Numerical study of metastability due to tunneling: The quantum string method

TL;DR

This paper extends the string method to quantum tunneling, enabling calculation of tunneling rates via minimal action paths, and applies it to Josephson junctions, showing good agreement with analytical results and experimental relevance.

Contribution

The paper introduces a quantum string method based on path-integral formalism to compute quantum tunneling rates, a novel approach for analyzing metastability.

Findings

Quantum string method accurately calculates tunneling rates.

Results agree with analytical predictions near critical bias.

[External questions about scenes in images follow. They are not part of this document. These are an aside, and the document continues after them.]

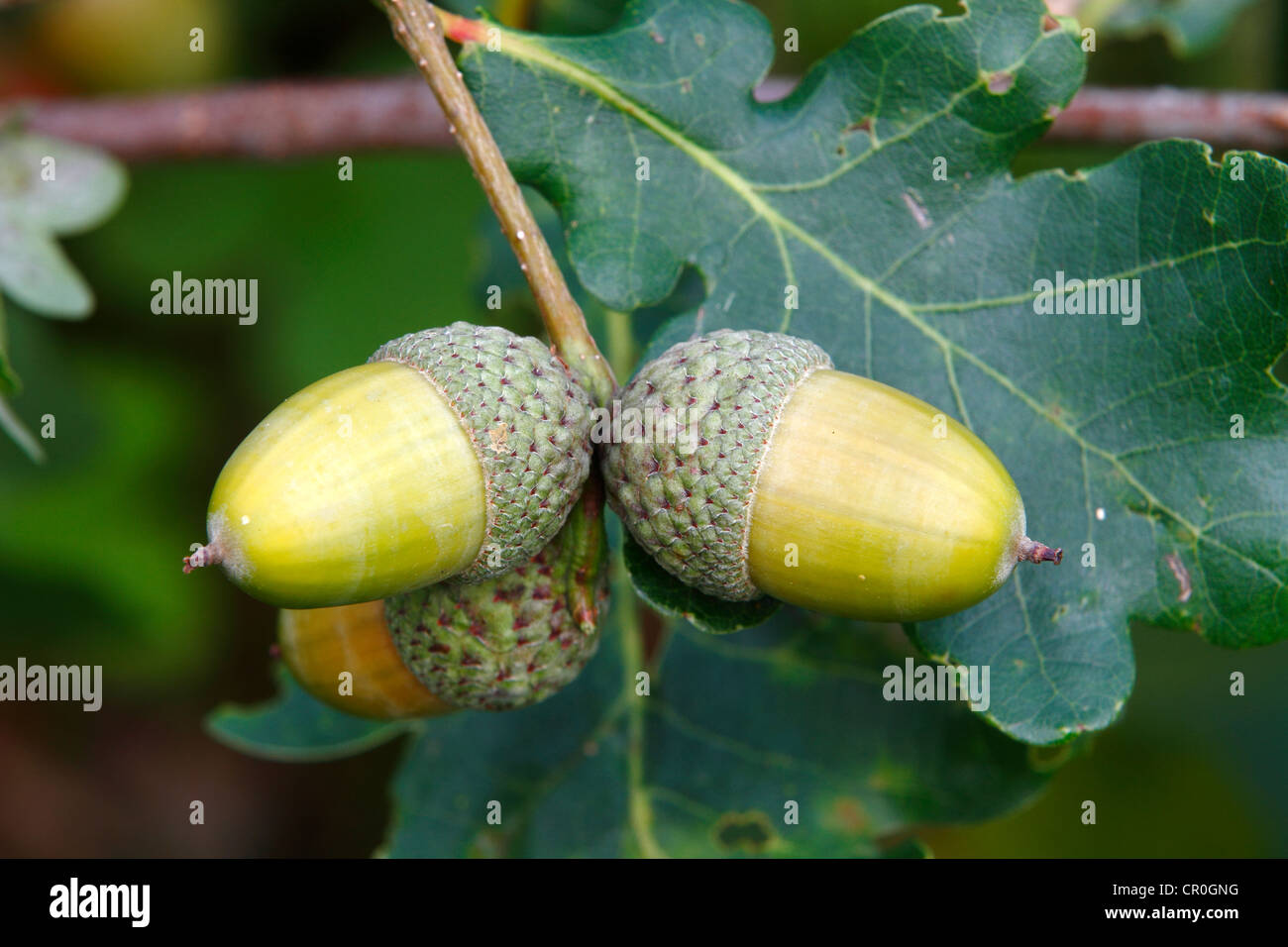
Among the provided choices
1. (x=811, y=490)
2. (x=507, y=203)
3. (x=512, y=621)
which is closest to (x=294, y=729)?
(x=512, y=621)

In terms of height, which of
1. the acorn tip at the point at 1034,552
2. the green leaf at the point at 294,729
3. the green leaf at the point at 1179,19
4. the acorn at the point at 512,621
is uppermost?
the green leaf at the point at 1179,19

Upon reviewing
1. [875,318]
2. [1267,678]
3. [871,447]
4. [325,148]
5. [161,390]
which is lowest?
[1267,678]

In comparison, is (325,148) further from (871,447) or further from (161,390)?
(871,447)

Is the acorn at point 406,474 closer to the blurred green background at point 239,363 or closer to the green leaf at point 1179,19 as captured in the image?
the blurred green background at point 239,363

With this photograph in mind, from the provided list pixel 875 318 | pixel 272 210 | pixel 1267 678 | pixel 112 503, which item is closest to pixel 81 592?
pixel 112 503

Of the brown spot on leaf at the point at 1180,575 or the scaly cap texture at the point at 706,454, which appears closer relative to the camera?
the scaly cap texture at the point at 706,454

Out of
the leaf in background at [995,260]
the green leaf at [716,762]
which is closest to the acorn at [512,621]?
the leaf in background at [995,260]

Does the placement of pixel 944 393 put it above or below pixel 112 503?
above
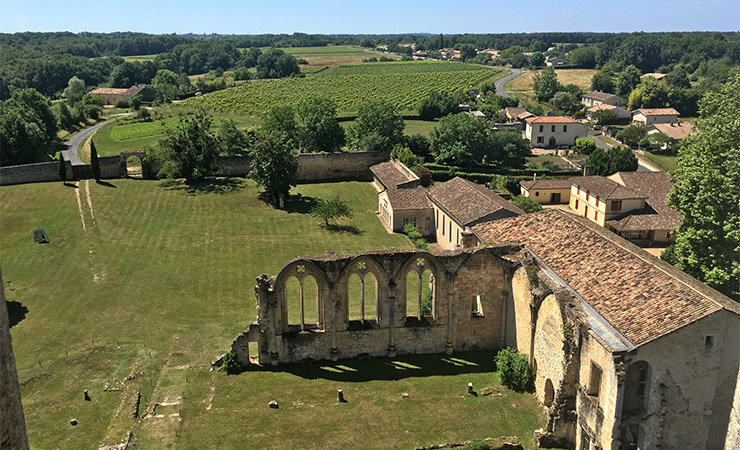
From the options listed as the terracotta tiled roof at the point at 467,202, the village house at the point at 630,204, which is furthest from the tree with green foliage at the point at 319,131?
the village house at the point at 630,204

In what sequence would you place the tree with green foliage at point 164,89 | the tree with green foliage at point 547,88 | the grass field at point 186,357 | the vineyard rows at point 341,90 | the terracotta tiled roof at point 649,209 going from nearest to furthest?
1. the grass field at point 186,357
2. the terracotta tiled roof at point 649,209
3. the vineyard rows at point 341,90
4. the tree with green foliage at point 164,89
5. the tree with green foliage at point 547,88

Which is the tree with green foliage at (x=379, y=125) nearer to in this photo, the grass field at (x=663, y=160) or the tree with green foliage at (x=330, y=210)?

Escape rates are measurable at bias currents below the critical value.

Abstract

We generalize the string method, originally designed for the study of thermally activated rare events, to the calculation of quantum tunneling rates. This generalization is based on the analogy between quantum mechanics and statistical mechanics in the path-integral formalism. The quantum string method first locates, in the space of imaginary-time trajectories, the minimal action path (MAP) between two minima of the imaginary-time action. From the MAP, the saddle-point (``bounce'') action associated with the exponential barrier penetration probability is obtained and the pre-exponential factor (the ratio of determinants) for the tunneling rate evaluated using stochastic simulation. The quantum string method is implemented to calculate the zero-temperature escape rates for the metastable zero-voltage states in the current-biased Josephson tunnel junction model. In the regime close to the critical bias current, direct comparison of the numerical and analytical results yields good agreement. Our calculations indicate that for the nanojunctions encountered in many experiments today, the (absolute) escape rates should be measurable at bias current much below the critical current.